20. 16.05.2014 tarihinde üçüncü kişi Servet T.’in icra müdürlüğüne başvurarak “Dosyanız borçlusuna ait taşınmazı satın aldım. Taşınmaz benim üzerime kayıtlı olup müdürlüğünüzün yukarıda numarası yazılı dosyasından hacizliydi. Konulan dosyanız haczinin üzerinden İİK’nın 106 ve 110. maddeleri gereği yasal süre geçmiş ve haciz düşmüştür. Şu an adıma kayıtlı olan Diyarbakır ili, Bismil ilçesi, Şaklatiz köyü 126 ada 19 parselde ki taşınmazım üzerindeki müdürlüğünüzün düşen 01.02.2012 tarihli haczinin kaldırılmasını talep ederim” şeklinde talepte bulunduğu, icra müdürünün 20.05.2014 tarihli işlemiyle “Dosyamızdan hacizli bulunan taşınmaz üzerindeki haczimizin İİK’nın 106 ve 110. maddeleri gereğince düştüğü görülmekle taşınmaz malikinin talebinin kabulü ile taşınmaz üzerindeki dosyamızın düşen haczinin kaldırılmasına, bu hususta Bismil Tapu Müdürlüğüne müzekkere yazılmasına” karar verildiği, icra müdürlüğünce 20.05.2014 tarihinde Bismil Tapu Müdürlüğüne yazı yazıldığı, Bismil Tapu Müdürlüğünün 20.05.2014 tarihli cevabında taşınmazın Servet T. adına kayıtlı olup haciz terkin işlemi yapıldığının bildirildiği, alacaklı vekilinin 02.02.2015 tarihli talebinde “Müdürlüğünüzde derdest 2012/55 E. sayılı takip dosyasında borçlunun usulüne göre haczedilen ve satış işlemleri yapılan taşınmazı üzerinde hacizli iken yapılan tasarrufların tarafımıza bildirilmediği borçlunun hacizli malını satın alan kimsenin tarafımıza bildirilmesi ve takip borçlusu olarak (satın aldığı hacizli taşınmazdan dolayı) satış işlemlerinin devamı gerektiği açıktır. Taşınmaz üzerindeki haczin yenilenmesi ve satışı işlemlerine yönelik taleplerimiz hakkında herhangi bir bildirimde bulunulmadı. Haklarımız saklı kalmak üzere haczin yenilenmesi talebimizi yeniliyoruz. Ayrıca talebimiz hakkında kararın da tebliği için gereğini talep ediyoruz” şeklinde talepte bulunduğu, icra müdürünün 04.02.2015 tarihli işlemiyle “Alacaklı vekilinin talebi ve dosya incelenmiş olup, alacaklı vekilinin yeniden haciz şerhi işlenilmesine yönelik talebinin daha önce reddedildiği görülmekle yeniden karar verilmesine yer olmadığına” karar verildiği görülmektedir.

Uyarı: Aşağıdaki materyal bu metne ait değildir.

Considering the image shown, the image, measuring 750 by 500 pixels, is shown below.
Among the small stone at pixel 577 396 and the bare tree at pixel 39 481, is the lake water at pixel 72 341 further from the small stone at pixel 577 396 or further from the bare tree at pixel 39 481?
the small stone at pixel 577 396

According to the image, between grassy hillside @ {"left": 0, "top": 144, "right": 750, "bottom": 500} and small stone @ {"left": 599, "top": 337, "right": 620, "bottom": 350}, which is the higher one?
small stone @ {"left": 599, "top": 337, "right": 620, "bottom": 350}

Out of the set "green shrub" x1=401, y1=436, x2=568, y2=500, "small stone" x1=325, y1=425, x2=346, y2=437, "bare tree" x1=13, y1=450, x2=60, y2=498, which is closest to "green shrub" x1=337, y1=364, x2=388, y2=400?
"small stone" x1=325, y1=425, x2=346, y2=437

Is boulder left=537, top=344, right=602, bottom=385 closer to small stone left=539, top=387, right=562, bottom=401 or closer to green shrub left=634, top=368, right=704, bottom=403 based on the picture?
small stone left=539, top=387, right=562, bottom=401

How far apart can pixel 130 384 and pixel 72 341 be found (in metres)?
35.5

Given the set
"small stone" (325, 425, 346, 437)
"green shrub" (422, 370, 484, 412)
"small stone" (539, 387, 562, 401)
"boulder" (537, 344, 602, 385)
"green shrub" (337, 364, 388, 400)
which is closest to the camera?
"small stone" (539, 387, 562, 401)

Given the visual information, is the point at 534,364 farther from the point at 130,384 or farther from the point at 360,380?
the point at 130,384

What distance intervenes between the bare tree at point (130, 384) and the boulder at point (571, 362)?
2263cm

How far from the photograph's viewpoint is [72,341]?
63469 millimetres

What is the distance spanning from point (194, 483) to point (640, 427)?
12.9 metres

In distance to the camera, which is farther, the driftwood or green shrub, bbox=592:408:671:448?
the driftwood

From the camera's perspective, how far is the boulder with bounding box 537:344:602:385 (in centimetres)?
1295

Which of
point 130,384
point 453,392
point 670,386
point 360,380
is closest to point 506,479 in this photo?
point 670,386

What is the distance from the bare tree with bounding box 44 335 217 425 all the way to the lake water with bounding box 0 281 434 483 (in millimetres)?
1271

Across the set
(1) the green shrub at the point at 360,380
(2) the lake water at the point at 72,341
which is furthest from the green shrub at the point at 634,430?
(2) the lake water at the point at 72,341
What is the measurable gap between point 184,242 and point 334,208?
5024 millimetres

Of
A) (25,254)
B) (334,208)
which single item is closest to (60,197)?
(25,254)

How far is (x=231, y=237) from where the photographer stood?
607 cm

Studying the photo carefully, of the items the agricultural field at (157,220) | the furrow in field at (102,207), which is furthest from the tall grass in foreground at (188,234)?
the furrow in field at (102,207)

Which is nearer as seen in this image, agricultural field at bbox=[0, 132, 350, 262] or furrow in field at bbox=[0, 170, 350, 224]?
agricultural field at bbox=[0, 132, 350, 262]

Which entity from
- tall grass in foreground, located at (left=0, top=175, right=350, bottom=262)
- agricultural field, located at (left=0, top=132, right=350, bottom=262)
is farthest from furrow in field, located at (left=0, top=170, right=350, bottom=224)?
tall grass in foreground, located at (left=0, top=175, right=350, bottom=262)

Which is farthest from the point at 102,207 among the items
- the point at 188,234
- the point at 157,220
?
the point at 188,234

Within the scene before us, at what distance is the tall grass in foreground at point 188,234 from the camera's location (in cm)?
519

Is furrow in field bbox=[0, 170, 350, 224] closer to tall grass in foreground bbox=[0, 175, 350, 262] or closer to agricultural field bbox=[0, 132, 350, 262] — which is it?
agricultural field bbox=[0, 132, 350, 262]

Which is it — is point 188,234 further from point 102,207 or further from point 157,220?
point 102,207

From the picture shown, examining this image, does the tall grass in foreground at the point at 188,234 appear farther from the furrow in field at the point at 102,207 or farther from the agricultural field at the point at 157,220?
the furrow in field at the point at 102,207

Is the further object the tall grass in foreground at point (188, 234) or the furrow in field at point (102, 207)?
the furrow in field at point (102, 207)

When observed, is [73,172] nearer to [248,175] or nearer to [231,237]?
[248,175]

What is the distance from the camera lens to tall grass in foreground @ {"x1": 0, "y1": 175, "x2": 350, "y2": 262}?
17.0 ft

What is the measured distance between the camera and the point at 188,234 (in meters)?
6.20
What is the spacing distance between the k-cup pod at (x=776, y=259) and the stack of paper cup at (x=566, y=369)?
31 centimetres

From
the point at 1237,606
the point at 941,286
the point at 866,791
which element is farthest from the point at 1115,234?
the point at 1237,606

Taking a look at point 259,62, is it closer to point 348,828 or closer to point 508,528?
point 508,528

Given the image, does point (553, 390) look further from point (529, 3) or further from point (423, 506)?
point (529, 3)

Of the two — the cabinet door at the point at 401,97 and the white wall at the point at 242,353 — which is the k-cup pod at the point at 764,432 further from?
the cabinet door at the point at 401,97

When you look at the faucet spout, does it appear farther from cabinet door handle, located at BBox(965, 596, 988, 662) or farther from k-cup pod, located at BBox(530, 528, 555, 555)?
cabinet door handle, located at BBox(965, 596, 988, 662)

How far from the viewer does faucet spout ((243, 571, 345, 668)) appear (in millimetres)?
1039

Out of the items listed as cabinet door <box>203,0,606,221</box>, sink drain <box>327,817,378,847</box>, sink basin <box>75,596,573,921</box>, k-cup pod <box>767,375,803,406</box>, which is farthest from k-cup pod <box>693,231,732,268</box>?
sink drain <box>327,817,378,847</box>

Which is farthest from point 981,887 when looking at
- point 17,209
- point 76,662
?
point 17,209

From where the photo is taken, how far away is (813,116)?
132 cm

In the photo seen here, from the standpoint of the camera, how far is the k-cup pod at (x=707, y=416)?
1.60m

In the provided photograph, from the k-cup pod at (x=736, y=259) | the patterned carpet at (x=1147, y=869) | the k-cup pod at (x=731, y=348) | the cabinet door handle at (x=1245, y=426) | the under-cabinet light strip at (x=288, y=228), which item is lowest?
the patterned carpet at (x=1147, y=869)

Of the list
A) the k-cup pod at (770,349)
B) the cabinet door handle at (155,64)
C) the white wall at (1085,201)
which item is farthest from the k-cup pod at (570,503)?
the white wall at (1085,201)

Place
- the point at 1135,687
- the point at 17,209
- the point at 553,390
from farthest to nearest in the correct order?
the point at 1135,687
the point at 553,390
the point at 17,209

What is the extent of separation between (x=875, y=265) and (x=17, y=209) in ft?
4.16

21. Ödeme emri tebliğinden itibaren on günlük ödeme süresinin, ödemesiz geçmesi üzerine ihtiyatî haciz kendiliğinden kesin hacze dönüşeceğinden somut olayda ihtiyatî haciz 18.03.2012 tarihinde kesin hacze dönüşmüştür. İİK’nın 106. maddesinde belirtilen satış isteme süresi ise aynı Kanun’un 264. maddesinin son fıkrası gereğince ihtiyatî haczin kesin hacze dönüştüğü tarihten itibaren başlar. Buna göre alacaklı vekili 2 yıllık satış isteme süresi içinde 05.02.2014 tarihinde satış talebinde bulunmuş ise de İİK’nın 59. maddesi gereğince az da olsa satış avansı peşinen ödenmemiş olduğundan geçerli bir satış talebinden söz edilemez. İcra müdürlüğünce satış masrafının hesaplanarak alacaklı vekiline bildirilmemiş olması, İİK’nın 59. maddesi hükmünün uygulanmayacağı anlamına gelmez.

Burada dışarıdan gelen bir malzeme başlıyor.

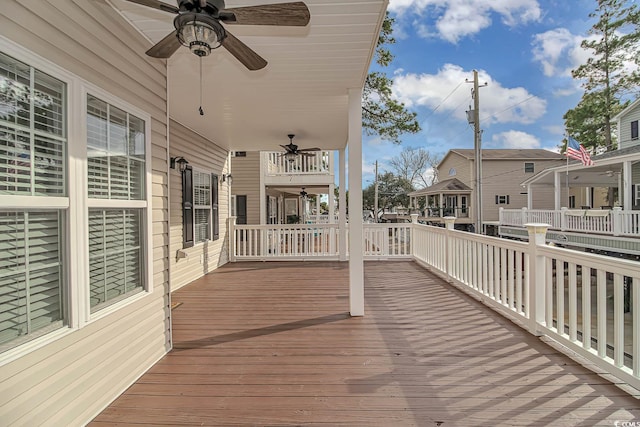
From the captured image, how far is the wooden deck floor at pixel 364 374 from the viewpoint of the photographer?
6.23 feet

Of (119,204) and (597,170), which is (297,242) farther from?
(597,170)

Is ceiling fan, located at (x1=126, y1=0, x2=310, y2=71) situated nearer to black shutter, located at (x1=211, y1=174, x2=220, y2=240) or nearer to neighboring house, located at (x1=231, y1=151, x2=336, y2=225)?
black shutter, located at (x1=211, y1=174, x2=220, y2=240)

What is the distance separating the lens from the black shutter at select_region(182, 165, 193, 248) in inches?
207

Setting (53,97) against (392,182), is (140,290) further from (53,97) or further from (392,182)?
(392,182)

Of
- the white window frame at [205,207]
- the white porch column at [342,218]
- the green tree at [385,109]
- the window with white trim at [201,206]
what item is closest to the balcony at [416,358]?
the white window frame at [205,207]

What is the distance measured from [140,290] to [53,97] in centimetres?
147

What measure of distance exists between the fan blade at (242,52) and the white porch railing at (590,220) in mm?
10763

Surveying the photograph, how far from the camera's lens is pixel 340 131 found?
596 centimetres

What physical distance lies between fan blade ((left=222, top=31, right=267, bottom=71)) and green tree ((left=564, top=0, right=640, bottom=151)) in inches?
795

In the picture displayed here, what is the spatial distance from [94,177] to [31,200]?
1.67ft

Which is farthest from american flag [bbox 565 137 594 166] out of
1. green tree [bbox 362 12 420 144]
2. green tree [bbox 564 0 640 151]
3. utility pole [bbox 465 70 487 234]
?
green tree [bbox 564 0 640 151]

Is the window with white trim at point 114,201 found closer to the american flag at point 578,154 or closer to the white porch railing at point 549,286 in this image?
the white porch railing at point 549,286

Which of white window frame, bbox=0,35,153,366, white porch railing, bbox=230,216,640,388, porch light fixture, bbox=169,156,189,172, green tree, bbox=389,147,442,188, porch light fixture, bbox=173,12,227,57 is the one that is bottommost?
white porch railing, bbox=230,216,640,388

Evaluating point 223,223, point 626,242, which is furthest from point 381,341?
point 626,242
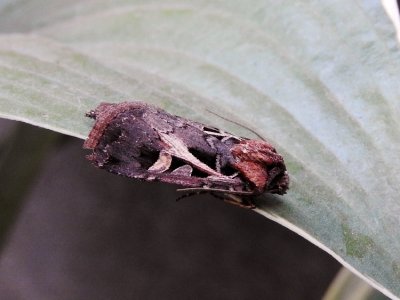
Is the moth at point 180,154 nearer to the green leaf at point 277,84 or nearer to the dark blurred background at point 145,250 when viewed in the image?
the green leaf at point 277,84

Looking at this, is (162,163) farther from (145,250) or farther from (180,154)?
(145,250)

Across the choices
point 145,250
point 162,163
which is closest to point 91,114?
point 162,163

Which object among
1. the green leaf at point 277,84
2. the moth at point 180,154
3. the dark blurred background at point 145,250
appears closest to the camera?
the green leaf at point 277,84

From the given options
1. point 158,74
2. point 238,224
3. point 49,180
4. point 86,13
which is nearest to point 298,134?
point 158,74

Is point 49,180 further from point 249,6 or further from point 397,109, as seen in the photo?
point 397,109

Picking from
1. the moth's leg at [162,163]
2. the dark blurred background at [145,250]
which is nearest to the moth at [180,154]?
the moth's leg at [162,163]

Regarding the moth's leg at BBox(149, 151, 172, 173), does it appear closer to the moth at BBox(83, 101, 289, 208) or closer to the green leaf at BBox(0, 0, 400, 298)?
the moth at BBox(83, 101, 289, 208)

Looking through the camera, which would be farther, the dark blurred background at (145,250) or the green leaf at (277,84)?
the dark blurred background at (145,250)
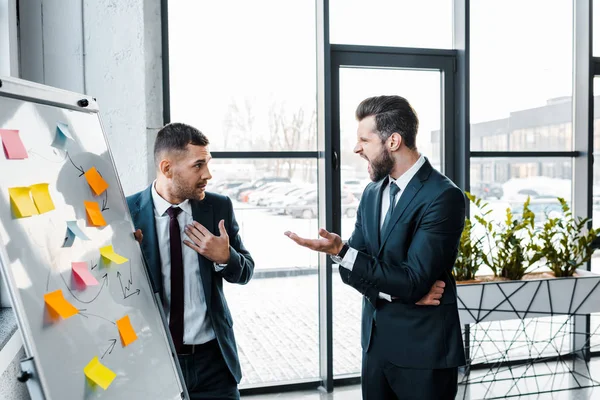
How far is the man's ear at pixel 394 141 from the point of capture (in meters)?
2.15

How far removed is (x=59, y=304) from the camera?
1.31 m

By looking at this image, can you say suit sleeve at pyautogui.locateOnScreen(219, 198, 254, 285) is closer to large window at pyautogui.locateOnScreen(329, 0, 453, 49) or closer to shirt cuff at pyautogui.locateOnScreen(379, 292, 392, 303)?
shirt cuff at pyautogui.locateOnScreen(379, 292, 392, 303)

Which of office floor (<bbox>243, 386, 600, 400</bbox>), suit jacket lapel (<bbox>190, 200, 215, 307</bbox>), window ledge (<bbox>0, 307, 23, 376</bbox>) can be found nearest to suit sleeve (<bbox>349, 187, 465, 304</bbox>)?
suit jacket lapel (<bbox>190, 200, 215, 307</bbox>)

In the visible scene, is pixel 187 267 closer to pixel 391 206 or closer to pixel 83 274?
pixel 83 274

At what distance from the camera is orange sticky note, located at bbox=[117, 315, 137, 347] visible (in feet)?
5.15

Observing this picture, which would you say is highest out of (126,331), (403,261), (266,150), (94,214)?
(266,150)

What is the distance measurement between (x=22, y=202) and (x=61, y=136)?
33 cm

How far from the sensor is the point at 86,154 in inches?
66.0

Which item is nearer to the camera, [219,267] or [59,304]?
[59,304]

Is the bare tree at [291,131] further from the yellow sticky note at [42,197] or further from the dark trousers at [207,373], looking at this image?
the yellow sticky note at [42,197]

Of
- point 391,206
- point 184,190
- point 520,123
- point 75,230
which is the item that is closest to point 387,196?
point 391,206

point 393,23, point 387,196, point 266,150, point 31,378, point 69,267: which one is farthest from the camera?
point 393,23

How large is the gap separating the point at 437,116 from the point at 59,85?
242cm

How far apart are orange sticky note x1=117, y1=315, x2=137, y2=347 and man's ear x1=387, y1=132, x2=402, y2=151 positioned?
1.13m
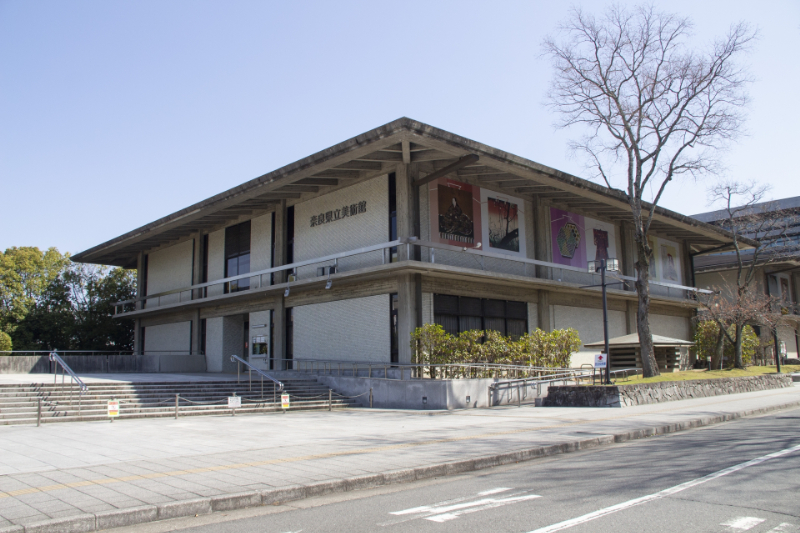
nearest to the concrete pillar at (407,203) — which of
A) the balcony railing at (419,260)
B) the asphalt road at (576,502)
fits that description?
the balcony railing at (419,260)

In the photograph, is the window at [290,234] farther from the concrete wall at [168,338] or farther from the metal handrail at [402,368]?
the concrete wall at [168,338]

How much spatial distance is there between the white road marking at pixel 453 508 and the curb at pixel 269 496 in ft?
4.49

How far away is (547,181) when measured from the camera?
26.0 metres

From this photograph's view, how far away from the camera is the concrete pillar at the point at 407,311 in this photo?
21.8 metres

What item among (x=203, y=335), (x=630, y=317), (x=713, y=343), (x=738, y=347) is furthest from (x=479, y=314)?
(x=713, y=343)

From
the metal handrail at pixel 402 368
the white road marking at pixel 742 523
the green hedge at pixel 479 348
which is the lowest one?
the white road marking at pixel 742 523

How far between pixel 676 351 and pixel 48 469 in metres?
32.1

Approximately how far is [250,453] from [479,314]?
1605 centimetres

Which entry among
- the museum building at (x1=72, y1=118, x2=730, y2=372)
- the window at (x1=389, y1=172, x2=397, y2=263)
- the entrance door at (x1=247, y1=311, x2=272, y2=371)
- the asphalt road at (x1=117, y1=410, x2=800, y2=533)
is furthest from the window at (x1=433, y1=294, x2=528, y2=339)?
the asphalt road at (x1=117, y1=410, x2=800, y2=533)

22. O hâlde İİK’nın 59. maddesi uyarınca az bir miktar olsa da satış avansı peşinen ödenmemiş olup, geçerli bir satış talebi bulunmadığından, süresinde satış istenememesi nedeniyle İİK’nın 106 ve 110. maddeleri gereğince haczin kalktığının kabulü gerekir.

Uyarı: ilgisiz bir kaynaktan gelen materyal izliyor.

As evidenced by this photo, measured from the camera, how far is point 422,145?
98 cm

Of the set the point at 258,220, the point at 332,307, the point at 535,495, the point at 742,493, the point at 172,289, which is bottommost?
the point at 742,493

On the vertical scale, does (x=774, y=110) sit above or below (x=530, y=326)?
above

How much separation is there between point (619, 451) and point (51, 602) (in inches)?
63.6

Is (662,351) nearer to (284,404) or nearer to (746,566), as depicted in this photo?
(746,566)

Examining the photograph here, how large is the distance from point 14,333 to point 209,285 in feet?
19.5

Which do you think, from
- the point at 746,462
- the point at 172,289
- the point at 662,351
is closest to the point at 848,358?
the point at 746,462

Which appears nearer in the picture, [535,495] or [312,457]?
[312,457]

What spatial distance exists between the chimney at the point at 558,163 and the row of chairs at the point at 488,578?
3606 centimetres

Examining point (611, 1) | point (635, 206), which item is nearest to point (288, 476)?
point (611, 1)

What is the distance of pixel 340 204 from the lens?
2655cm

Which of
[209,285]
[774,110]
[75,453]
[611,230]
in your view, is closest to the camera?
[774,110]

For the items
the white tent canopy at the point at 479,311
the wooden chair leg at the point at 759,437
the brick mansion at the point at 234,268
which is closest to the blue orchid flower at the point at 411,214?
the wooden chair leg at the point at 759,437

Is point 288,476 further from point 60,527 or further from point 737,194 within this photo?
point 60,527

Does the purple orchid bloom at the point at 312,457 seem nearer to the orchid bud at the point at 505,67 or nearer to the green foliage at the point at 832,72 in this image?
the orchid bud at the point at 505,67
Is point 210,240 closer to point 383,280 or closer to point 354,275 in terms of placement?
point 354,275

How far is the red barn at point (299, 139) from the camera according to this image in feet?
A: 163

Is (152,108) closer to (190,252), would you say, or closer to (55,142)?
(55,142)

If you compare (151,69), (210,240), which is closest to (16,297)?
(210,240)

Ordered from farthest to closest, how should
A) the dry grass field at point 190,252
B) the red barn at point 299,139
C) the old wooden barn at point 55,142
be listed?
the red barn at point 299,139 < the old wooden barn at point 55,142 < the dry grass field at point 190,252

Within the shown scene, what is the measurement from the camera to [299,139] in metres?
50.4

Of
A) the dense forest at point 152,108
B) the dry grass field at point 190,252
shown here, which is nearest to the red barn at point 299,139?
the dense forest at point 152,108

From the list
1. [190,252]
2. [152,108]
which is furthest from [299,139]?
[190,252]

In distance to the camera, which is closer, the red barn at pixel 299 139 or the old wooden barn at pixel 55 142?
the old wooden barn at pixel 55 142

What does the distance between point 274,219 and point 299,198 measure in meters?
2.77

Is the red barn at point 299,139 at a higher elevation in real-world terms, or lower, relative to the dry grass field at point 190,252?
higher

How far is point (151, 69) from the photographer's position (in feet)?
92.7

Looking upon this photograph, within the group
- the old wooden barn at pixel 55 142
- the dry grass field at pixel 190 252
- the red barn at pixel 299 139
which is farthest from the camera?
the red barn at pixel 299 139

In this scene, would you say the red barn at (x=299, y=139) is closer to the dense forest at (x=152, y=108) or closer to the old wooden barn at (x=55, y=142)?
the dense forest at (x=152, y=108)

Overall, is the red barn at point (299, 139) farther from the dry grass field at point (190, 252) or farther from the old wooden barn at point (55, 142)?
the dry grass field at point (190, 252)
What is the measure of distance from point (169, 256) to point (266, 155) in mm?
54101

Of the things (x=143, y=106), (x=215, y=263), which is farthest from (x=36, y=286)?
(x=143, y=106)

23. Ayrıca; mahkemece bozma kararından sonra 16.05.2016 tarihli duruşmada “12/01/2016 tarih 2015/23275 Esas 2016/504 karar sayılı Yargıtay 12. Hukuk Dairesinin bozma ilamına direnilmesine” dair ara karar verilerek, direnme kararının gerekçesinde “bozma ilamına uyulmasına karar verilmiştir” şeklinde açıklamaya yer verilmiş ise de bu hususun mahallinde düzeltilebilir maddi hata teşkil ettiği değerlendirilmiş ve işin esasına etkili görülmemiştir.

24. O hâlde direnme kararının yukarıda açıklanan değişik gerekçe ve nedenlerle onanması gerekmiştir.

V. SONUÇ:

Açıklanan nedenlerle;

Alacaklı vekilinin temyiz itirazlarının reddi ile direnme kararının değişik gerekçe ve nedenlerle ONANMASINA,

Harç peşin alındığından harç alınmasına yer olmadığına,

2004 sayılı İcra ve İflas Kanunu’na 5311 sayılı Kanun'un 29. maddesi ile eklenen Geçici 7. maddesinin göndermesi ile uygulanması gereken İİK’nın 366/III. maddesi uyarınca kararın tebliğden itibaren on gün içerisinde karar düzeltme yolu açık olmak üzere 21.12.2021 tarihinde oy birliği ile karar verildi.